*** Extracted information Section Begins ***
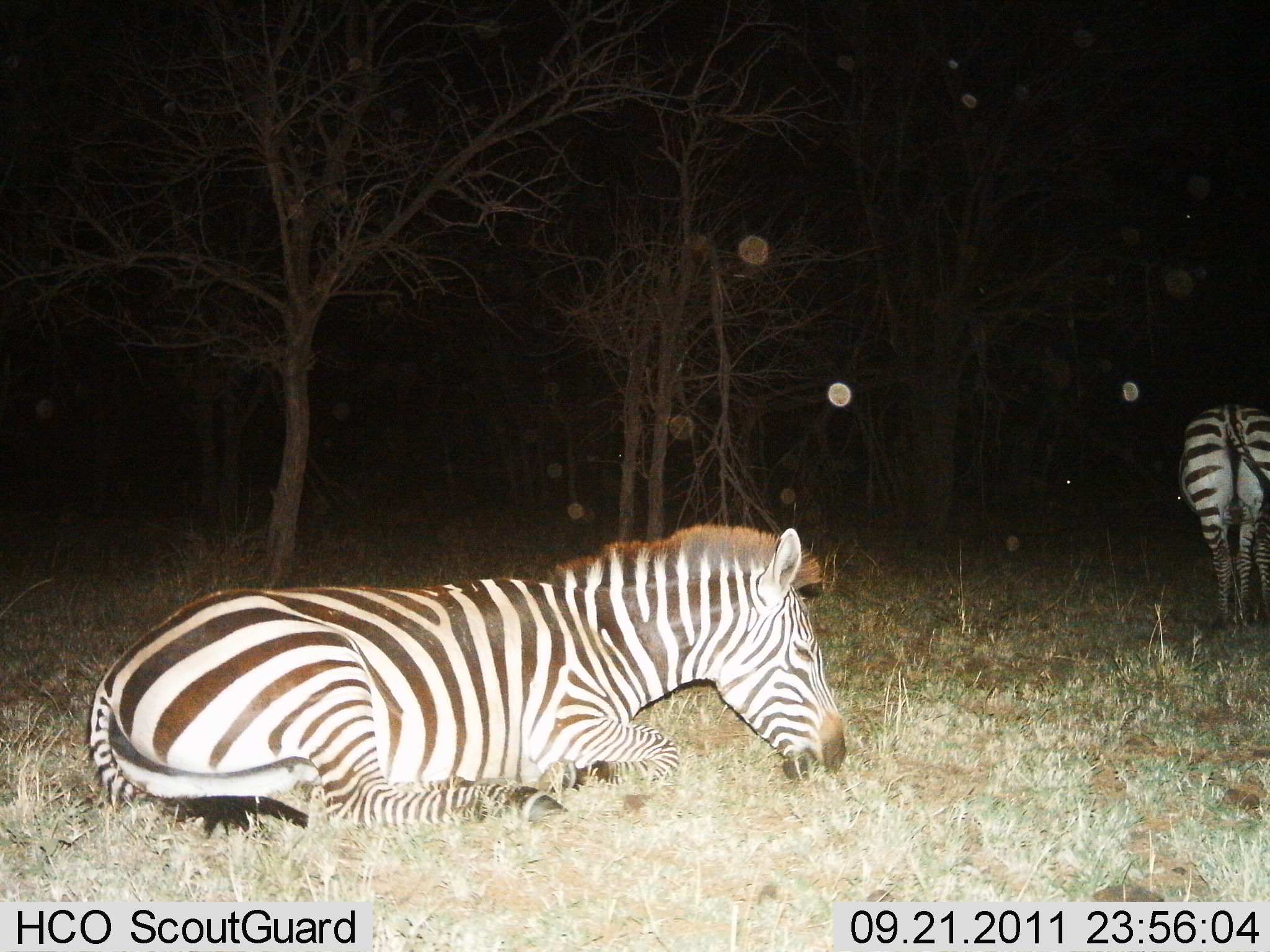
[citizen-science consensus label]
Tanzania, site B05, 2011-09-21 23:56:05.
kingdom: Animalia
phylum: Chordata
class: Mammalia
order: Perissodactyla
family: Equidae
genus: Equus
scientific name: Equus quagga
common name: plains zebra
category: zebra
Zebra (plains zebra) (Equus quagga), count 2. Behavior (volunteer vote fractions): standing 71%, resting 88%, moving 0%, interacting 0%. Young present (vote fraction): 0%. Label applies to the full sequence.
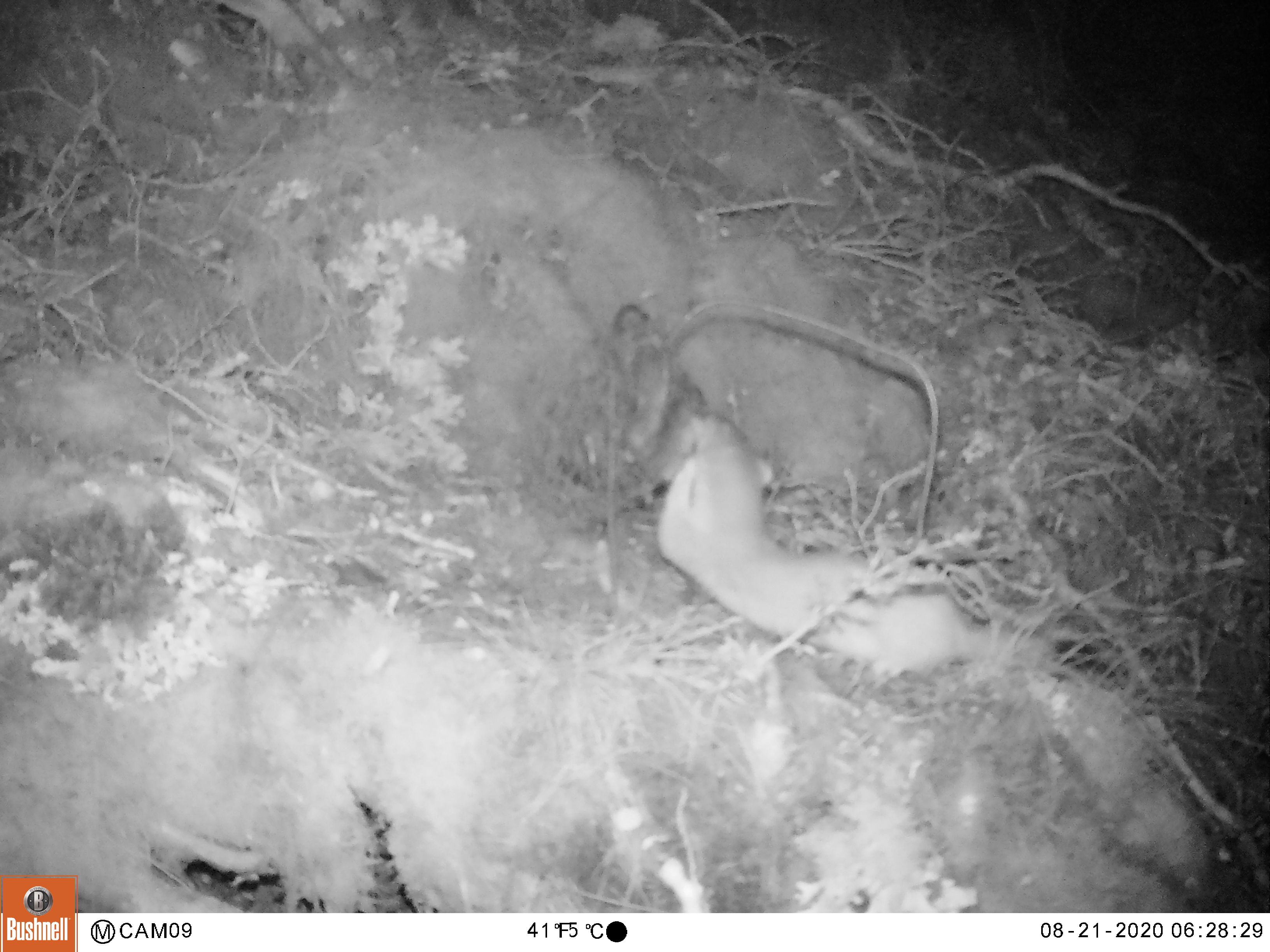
*** Extracted information Section Ends ***
*What to do*:
Among the entries above, the lines between the ones containing "Tanzania, site B05, 2011-09-21 23:56:05." and "common name: plains zebra", inclusive, are to be transcribed exactly. No other line is to be given.

*Answer section*:
Tanzania, site B05, 2011-09-21 23:56:05.
kingdom: Animalia
phylum: Chordata
class: Mammalia
order: Perissodactyla
family: Equidae
genus: Equus
scientific name: Equus quagga
common name: plains zebra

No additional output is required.